Spatial reasoning data based on images:
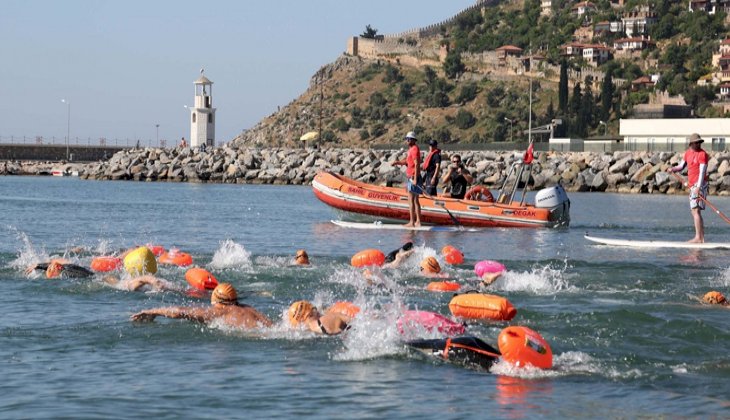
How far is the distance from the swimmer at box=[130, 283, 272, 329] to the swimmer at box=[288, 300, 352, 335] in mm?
387

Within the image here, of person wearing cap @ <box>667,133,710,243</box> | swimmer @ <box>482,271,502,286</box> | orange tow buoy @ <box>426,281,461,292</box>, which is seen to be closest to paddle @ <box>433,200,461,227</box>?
person wearing cap @ <box>667,133,710,243</box>

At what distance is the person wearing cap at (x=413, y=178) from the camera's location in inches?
955

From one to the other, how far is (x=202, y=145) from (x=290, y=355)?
71422 mm

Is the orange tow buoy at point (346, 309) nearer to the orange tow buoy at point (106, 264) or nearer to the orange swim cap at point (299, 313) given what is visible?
the orange swim cap at point (299, 313)

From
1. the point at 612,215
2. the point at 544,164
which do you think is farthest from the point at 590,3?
the point at 612,215

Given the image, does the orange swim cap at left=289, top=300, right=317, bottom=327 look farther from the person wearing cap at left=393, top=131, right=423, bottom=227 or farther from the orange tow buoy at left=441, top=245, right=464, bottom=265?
the person wearing cap at left=393, top=131, right=423, bottom=227

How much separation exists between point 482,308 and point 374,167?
168 feet

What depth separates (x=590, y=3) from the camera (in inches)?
5989

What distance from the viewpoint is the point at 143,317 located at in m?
12.2

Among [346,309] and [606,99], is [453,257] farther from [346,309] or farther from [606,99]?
[606,99]

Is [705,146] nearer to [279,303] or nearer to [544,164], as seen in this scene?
[544,164]

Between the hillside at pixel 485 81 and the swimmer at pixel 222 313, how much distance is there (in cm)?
8598

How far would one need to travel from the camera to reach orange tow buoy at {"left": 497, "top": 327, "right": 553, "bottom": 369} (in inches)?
405

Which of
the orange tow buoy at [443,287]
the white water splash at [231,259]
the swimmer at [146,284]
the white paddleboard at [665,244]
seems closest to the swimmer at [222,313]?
the swimmer at [146,284]
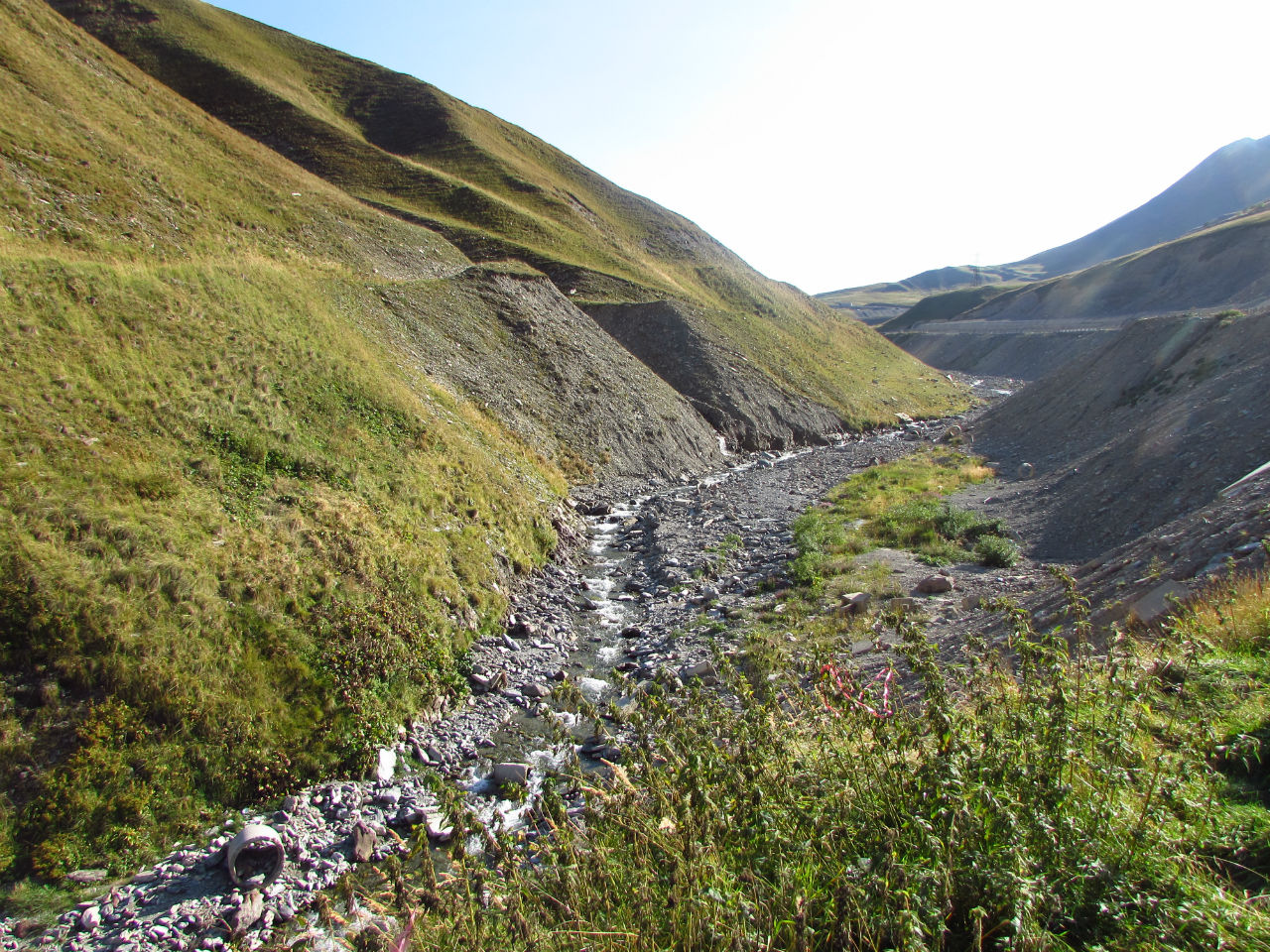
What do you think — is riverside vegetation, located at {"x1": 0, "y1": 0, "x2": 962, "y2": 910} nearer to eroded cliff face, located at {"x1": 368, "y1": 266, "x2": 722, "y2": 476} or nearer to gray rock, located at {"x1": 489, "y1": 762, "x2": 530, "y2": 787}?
eroded cliff face, located at {"x1": 368, "y1": 266, "x2": 722, "y2": 476}

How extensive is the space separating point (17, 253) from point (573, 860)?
20.9 m

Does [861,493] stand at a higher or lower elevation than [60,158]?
lower

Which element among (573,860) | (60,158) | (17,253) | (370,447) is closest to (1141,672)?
(573,860)

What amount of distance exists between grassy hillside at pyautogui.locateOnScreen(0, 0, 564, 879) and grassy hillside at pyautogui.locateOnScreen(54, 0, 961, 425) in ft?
121

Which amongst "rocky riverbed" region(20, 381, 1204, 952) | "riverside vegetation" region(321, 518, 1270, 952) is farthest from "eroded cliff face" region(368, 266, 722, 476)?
"riverside vegetation" region(321, 518, 1270, 952)

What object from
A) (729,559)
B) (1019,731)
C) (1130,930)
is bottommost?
(729,559)

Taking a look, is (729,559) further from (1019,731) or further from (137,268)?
(137,268)

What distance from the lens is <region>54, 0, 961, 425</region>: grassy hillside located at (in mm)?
62250

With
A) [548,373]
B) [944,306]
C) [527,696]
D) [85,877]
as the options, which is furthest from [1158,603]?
[944,306]

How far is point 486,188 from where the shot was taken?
251 feet

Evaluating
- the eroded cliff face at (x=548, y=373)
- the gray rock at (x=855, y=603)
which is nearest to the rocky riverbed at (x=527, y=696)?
the gray rock at (x=855, y=603)

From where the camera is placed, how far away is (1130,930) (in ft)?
11.6

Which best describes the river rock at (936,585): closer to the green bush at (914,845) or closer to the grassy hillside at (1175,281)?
the green bush at (914,845)

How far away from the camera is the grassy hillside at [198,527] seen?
9.48 m
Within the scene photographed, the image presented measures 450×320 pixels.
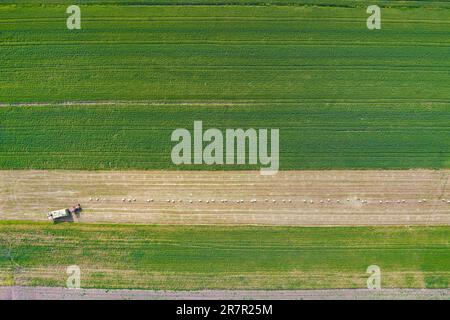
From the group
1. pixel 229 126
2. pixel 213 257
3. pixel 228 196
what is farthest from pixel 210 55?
pixel 213 257

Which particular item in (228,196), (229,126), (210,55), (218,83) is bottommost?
(228,196)

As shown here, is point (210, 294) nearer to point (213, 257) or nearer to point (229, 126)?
point (213, 257)

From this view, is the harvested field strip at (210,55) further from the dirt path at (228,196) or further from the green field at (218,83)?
the dirt path at (228,196)

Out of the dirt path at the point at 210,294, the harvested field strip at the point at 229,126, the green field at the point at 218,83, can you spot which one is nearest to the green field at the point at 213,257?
the dirt path at the point at 210,294

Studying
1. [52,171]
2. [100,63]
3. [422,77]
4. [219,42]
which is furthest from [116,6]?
[422,77]

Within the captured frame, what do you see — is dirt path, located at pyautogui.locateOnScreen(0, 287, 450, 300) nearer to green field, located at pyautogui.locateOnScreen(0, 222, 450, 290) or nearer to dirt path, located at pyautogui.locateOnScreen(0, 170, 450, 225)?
green field, located at pyautogui.locateOnScreen(0, 222, 450, 290)
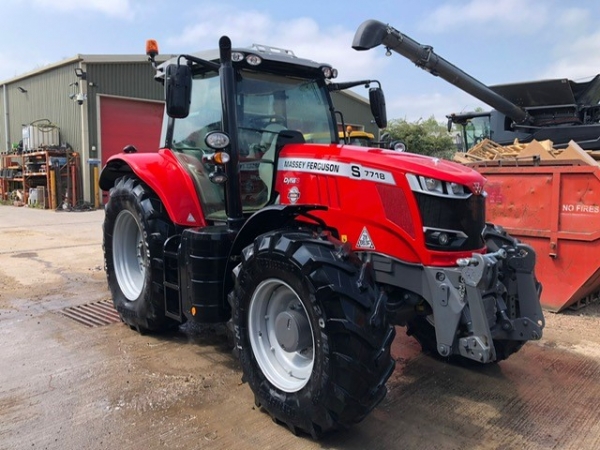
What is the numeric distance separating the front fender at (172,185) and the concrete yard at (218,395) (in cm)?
114

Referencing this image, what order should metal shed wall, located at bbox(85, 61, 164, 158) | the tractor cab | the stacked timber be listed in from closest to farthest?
the tractor cab
the stacked timber
metal shed wall, located at bbox(85, 61, 164, 158)

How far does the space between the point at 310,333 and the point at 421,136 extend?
31999 mm

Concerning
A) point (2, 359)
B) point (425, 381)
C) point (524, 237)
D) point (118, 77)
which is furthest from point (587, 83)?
point (118, 77)

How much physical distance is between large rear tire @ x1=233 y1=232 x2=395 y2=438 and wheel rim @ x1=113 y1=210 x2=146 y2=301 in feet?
6.79

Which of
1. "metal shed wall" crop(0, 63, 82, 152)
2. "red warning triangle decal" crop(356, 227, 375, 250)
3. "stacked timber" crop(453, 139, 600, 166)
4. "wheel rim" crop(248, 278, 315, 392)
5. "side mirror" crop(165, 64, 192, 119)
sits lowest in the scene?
"wheel rim" crop(248, 278, 315, 392)

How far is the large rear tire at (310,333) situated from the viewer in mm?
2721

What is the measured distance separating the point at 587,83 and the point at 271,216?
298 inches

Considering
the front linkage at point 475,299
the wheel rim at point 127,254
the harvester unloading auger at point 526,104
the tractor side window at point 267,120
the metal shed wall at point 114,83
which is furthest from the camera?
the metal shed wall at point 114,83

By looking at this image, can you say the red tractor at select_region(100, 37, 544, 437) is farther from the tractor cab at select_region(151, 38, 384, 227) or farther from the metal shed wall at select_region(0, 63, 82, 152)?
the metal shed wall at select_region(0, 63, 82, 152)

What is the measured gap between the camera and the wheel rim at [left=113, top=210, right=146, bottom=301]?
5.04m

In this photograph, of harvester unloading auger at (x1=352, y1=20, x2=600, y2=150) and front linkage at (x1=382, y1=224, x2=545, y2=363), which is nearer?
front linkage at (x1=382, y1=224, x2=545, y2=363)

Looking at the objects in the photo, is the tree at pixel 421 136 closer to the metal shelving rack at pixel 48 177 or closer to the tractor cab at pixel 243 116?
the metal shelving rack at pixel 48 177

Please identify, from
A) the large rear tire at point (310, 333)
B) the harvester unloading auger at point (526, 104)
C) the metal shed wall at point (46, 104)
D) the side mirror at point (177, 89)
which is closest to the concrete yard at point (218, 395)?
the large rear tire at point (310, 333)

Problem:
Copy out the lines exactly as they stand, starting at the line that contains "Please identify, from" and ending at the end of the records.

Final answer:
Please identify, from
A) the large rear tire at point (310, 333)
B) the harvester unloading auger at point (526, 104)
C) the metal shed wall at point (46, 104)
D) the side mirror at point (177, 89)
which is closest to the concrete yard at point (218, 395)?
the large rear tire at point (310, 333)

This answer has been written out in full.